======== Extracted text ========

If at first you don’t succeed … adoption of iPad marking for high-stakes assessments

Rather than focusing on the entire adoption process, most studies involving technology adoption in education have tended to consider only one or a few elements. User acceptance is a common theme, and the Technology Acceptance Model and its variants are popular frameworks for analyzing user acceptance data, within a context of the target technology’s perceived usefulness and perceived ease-of-use [4, 5]. Technology uptake is another common theme. Best embodied by Rogers’ diffusion of innovations theory [6], it characterizes the adoption of technology based on the speed and scale of its uptake by end users. Often visualized as an ‘adoption-time curve’ it characterizes the earliest adopters who shape the initial portion of the curve as innovators with the tail of the curve representing the ‘laggards’. However, both the Technology Acceptance Model and diffusions of innovation theory focus on adoption by end users, and may be less relevant in cases of institutional (versus personal) adoption of educational technologies.

======== Data supplied ========

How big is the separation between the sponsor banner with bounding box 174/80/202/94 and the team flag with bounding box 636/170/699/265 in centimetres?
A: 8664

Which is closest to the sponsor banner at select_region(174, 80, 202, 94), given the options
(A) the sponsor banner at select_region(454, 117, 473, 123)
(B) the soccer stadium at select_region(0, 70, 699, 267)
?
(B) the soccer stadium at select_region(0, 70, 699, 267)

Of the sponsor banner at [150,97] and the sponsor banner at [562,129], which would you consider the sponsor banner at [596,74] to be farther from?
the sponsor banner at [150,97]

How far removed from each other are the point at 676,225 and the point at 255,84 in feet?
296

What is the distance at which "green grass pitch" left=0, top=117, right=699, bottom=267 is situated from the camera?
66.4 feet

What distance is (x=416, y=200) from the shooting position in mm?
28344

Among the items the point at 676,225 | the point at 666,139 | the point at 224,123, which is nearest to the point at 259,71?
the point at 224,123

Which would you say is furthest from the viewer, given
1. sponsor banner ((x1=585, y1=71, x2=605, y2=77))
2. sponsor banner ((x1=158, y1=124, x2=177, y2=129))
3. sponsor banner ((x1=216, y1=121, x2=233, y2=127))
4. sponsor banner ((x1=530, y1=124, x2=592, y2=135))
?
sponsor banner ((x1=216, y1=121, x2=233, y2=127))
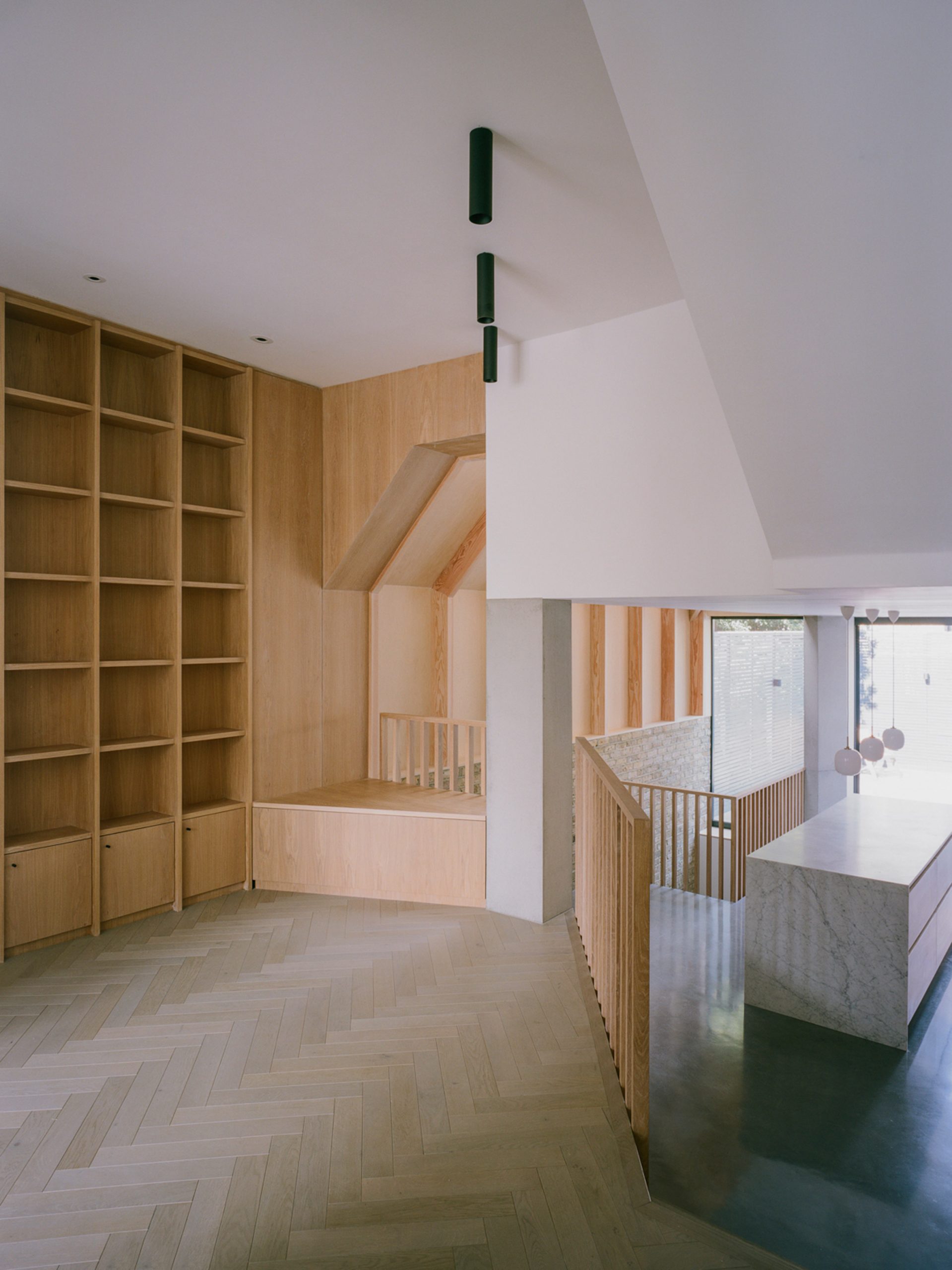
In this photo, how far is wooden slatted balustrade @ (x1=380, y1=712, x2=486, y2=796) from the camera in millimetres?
5082

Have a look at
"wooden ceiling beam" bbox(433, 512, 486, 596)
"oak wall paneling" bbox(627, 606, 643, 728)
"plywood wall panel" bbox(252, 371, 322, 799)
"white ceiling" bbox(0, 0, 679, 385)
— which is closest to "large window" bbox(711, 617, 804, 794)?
"oak wall paneling" bbox(627, 606, 643, 728)

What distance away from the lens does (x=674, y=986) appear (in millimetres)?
4082

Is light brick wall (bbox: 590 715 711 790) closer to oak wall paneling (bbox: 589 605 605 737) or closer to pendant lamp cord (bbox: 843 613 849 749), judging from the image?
oak wall paneling (bbox: 589 605 605 737)

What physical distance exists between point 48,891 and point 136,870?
18.7 inches

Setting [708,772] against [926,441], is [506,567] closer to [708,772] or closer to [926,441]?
[926,441]

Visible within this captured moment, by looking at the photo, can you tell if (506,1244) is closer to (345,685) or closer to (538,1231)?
(538,1231)

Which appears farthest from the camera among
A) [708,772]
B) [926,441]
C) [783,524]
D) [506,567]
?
[708,772]

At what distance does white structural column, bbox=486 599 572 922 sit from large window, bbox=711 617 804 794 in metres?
5.42

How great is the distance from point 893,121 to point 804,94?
0.15m

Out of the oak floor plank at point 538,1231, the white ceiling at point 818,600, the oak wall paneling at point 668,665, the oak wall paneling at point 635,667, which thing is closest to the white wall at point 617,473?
the white ceiling at point 818,600

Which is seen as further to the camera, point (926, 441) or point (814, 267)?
point (926, 441)

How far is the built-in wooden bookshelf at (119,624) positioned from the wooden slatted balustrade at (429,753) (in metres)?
1.11

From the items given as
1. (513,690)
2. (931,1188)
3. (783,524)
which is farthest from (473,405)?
(931,1188)

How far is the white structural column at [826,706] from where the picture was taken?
7.68 metres
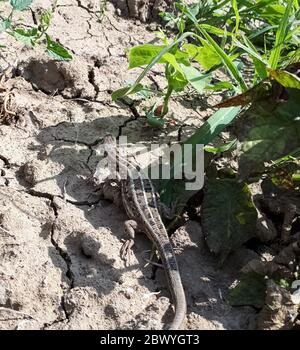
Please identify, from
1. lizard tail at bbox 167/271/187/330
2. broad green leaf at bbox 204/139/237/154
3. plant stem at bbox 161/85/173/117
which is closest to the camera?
lizard tail at bbox 167/271/187/330

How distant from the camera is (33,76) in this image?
538 centimetres

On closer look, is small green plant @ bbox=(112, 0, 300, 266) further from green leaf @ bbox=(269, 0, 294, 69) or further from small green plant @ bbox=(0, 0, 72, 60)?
small green plant @ bbox=(0, 0, 72, 60)

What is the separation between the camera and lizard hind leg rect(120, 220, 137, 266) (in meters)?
4.16

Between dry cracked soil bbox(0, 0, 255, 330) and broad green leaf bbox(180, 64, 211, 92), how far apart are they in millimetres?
665

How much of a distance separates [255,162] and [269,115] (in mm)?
339

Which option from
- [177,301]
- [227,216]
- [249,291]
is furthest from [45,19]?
[249,291]

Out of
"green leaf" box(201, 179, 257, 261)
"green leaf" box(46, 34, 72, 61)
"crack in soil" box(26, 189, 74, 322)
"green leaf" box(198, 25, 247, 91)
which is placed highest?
"green leaf" box(198, 25, 247, 91)

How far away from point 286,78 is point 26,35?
232 cm

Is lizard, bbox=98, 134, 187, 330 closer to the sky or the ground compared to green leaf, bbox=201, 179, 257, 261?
closer to the ground

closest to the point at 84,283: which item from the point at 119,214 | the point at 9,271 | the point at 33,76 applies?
the point at 9,271

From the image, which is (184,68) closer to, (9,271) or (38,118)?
(38,118)

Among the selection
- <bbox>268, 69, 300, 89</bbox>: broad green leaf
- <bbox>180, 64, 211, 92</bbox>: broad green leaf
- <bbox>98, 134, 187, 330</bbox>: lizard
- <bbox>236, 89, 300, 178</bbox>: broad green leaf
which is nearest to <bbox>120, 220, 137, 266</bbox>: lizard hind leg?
<bbox>98, 134, 187, 330</bbox>: lizard

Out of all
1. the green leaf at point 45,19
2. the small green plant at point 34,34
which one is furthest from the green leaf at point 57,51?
the green leaf at point 45,19

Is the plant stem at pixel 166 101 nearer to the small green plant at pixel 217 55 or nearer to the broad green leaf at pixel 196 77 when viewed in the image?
the small green plant at pixel 217 55
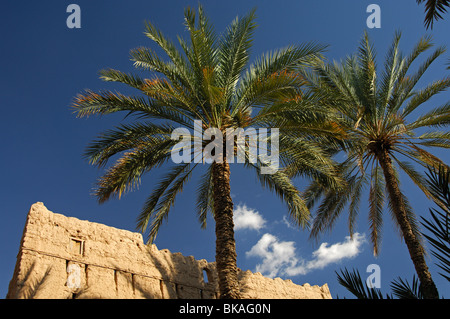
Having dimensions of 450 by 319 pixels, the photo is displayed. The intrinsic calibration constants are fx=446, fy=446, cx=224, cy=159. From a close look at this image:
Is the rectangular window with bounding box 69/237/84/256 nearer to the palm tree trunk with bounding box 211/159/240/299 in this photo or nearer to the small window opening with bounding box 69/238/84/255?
the small window opening with bounding box 69/238/84/255

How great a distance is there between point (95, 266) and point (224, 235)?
118 inches

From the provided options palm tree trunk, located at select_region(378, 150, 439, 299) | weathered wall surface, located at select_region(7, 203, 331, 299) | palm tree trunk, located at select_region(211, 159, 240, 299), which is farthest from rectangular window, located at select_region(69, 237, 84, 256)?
palm tree trunk, located at select_region(378, 150, 439, 299)

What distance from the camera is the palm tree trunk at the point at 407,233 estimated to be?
10.8 m

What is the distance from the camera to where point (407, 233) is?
11414mm

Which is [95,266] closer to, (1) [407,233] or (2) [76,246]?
(2) [76,246]

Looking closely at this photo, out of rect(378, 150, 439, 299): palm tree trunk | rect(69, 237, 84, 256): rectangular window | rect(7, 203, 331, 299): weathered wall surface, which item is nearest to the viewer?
rect(7, 203, 331, 299): weathered wall surface

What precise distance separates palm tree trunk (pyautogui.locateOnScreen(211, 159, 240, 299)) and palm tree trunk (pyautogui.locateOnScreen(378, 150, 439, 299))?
4332mm

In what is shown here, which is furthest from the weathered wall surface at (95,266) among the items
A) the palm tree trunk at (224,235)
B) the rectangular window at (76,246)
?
the palm tree trunk at (224,235)

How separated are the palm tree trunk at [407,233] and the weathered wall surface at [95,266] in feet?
14.4

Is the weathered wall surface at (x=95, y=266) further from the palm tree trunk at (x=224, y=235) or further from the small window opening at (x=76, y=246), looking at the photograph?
the palm tree trunk at (x=224, y=235)

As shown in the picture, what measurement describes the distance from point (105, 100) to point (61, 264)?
140 inches

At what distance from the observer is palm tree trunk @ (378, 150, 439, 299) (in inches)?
424

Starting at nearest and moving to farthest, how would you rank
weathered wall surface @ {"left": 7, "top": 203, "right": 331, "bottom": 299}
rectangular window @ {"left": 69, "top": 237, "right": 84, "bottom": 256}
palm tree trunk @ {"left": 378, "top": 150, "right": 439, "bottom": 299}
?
weathered wall surface @ {"left": 7, "top": 203, "right": 331, "bottom": 299}, rectangular window @ {"left": 69, "top": 237, "right": 84, "bottom": 256}, palm tree trunk @ {"left": 378, "top": 150, "right": 439, "bottom": 299}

========

Things to do:
• a. Please convert the records into a JSON list of strings, one per line with blank lines omitted, starting at the line that contains "Looking closely at" and ending with the last line of the records.
• b. Continue the passage on iPad marking and technology adoption in education from its final sentence.

Answers:
• a.
[
  "Looking closely at this photo, out of rect(378, 150, 439, 299): palm tree trunk | rect(69, 237, 84, 256): rectangular window | rect(7, 203, 331, 299): weathered wall surface, which item is nearest to the viewer?",
  "rect(7, 203, 331, 299): weathered wall surface",
  "What precise distance separates palm tree trunk (pyautogui.locateOnScreen(211, 159, 240, 299)) and palm tree trunk (pyautogui.locateOnScreen(378, 150, 439, 299))?",
  "4332mm",
  "In what is shown here, which is furthest from the weathered wall surface at (95,266) among the items",
  "A) the palm tree trunk at (224,235)",
  "B) the rectangular window at (76,246)",
  "?",
  "the palm tree trunk at (224,235)",
  "How separated are the palm tree trunk at [407,233] and the weathered wall surface at [95,266] in feet?",
  "14.4",
  "Is the weathered wall surface at (x=95, y=266) further from the palm tree trunk at (x=224, y=235) or further from the small window opening at (x=76, y=246), looking at the photograph?",
  "the palm tree trunk at (x=224, y=235)",
  "As shown in the picture, what measurement describes the distance from point (105, 100) to point (61, 264)?",
  "140 inches",
  "At what distance from the observer is palm tree trunk @ (378, 150, 439, 299) (in inches)?",
  "424",
  "Starting at nearest and moving to farthest, how would you rank",
  "weathered wall surface @ {\"left\": 7, \"top\": 203, \"right\": 331, \"bottom\": 299}",
  "rectangular window @ {\"left\": 69, \"top\": 237, \"right\": 84, \"bottom\": 256}",
  "palm tree trunk @ {\"left\": 378, \"top\": 150, \"right\": 439, \"bottom\": 299}",
  "?",
  "weathered wall surface @ {\"left\": 7, \"top\": 203, \"right\": 331, \"bottom\": 299}, rectangular window @ {\"left\": 69, \"top\": 237, \"right\": 84, \"bottom\": 256}, palm tree trunk @ {\"left\": 378, \"top\": 150, \"right\": 439, \"bottom\": 299}"
]

• b.
The distinction between personal and institutional adoption is an important one here because for electronic marking systems, most end users will have little or no say over when or how the system is utilized. This can lead to users, who Rogers would characterize as ‘laggards’, being forced into the role of innovators. Imposing technology on these users can lead to a degree of adoption resistance and anxiety. However, as previously indicated, adoption problems are much more likely to result through technical or organizational setbacks or failures [7]. If these setbacks are sufficient to substantially interrupt the selection or implementation of a technology, then acceptance can also suffer, and may even lead to active resistance to continued or future adoption [8]. Overcoming such resistance is challenging and necessitates careful planning and change management.

We initially evaluated several web-based survey tools, and while these included some excellent features we eventually ruled them out due to our previous issues with WiFi connectivity and concerns over data security. One of the authors (TJ) had developed mobile apps previously and was confident that an iPad-based solution could be developed in-house. A basic implementation plan was developed and partially supported through a learning and teaching grant from our university. Our proposed implementation process outlined staged progressions from smaller to larger scale implementations, single (MMI) to multiple (MMI, OSCE and other) assessment types and, in the case of OSCE marking, from lower to higher stakes assessments. Work on the project began in early 2015.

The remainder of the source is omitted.